Your child’s current teacher may be a valuable resource for deepening your understanding of your child as a student. With a more complete picture of your child in school, you will be better equipped to prepare (yourself, your child, and your child’s school) for the transition to the new school year. The information you gather from your child’s current teacher may put you in a stronger position to advocate for your child’s academic, social, and emotional needs in the years to come.
What Questions Can Parents Ask?
Talking with your child’s teacher is one of the best ways to deepen your understanding of your child as a student. Sometimes the most meaningful and helpful conversations are born out of knowing what to ask. We have divided some suggestions into two main areas of development: academic and cognitive (your child as a growing learner and student) and social and emotional (your child as a growing individual).

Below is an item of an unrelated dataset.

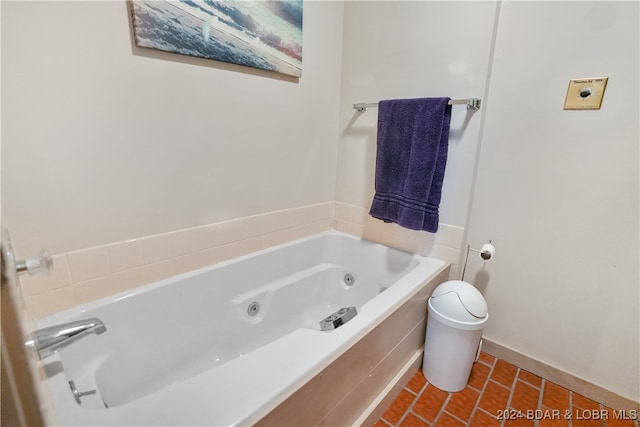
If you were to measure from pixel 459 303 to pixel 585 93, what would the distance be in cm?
103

Academic and Cognitive Development
Are there any particular subjects in which your child doesn’t participate fully, or avoids altogether?

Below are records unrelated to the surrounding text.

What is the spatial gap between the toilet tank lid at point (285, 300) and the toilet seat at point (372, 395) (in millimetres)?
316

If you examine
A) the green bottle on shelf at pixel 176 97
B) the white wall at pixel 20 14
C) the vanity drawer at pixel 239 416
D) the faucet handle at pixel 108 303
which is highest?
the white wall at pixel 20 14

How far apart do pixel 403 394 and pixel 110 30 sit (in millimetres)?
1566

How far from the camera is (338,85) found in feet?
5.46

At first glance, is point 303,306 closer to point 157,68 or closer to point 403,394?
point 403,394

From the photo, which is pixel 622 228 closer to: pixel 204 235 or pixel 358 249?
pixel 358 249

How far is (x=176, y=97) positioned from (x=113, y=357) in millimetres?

What type of schoolwork does your child enjoy most?
Does your child work best independently, in a small group, or in a large group?
How does your child handle assignments that are open-ended? What about assignments that have clear (less flexible) instructions?
Does your child seek help from his or her teacher independently, or does he or she sit quietly and wait for help? Can he or she work independently?
How does your child prepare for tests? Does he or she seem worried before tests? Do your child’s test scores accurately represent his or her academic abilities?
Social and Emotional Development
Is your child able to make and sustain friendships with other children his or her age?
How does your child handle conflicts with peers? (For instance, what does she do if she needs to speak up for herself? If someone has taken her seat or is bothering her during class time?)
Is your child able to work and collaborate with other students in a constructive way? Does he or she assume the role of a leader or follower in group projects? Is he or she flexible with or controlling of other group members?
Does your child participate in relationships in the social parts of school? How does he or she do during lunchtime? Recess? Other free times throughout the day?
Knowing When There Are Concerns
Discomfort with any aspect of school looks different for each child. There are students who become quiet and withdrawn, students who become fidgety and disruptive, and students who fall somewhere in between. When worries about school become overwhelming to a child, they may begin to show up in other ways, such as acting out or withdrawing while in school or as resistance to going to school. Asking teachers the right questions can lead to deeper conversations about your child’s overall development, putting you in a stronger position to support your child’s growth in all areas and advocate for her needs when she is apart from you.